## Task directions
Turn the lines below into a numbered list, leaving out any blank lines.

## Supplied material
──────────────────────────────

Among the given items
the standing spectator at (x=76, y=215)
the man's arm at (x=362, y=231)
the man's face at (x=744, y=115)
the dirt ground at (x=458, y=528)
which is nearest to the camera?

──────────────────────────────

## Answer
1. Among the given items
2. the standing spectator at (x=76, y=215)
3. the man's arm at (x=362, y=231)
4. the man's face at (x=744, y=115)
5. the dirt ground at (x=458, y=528)
6. which is nearest to the camera?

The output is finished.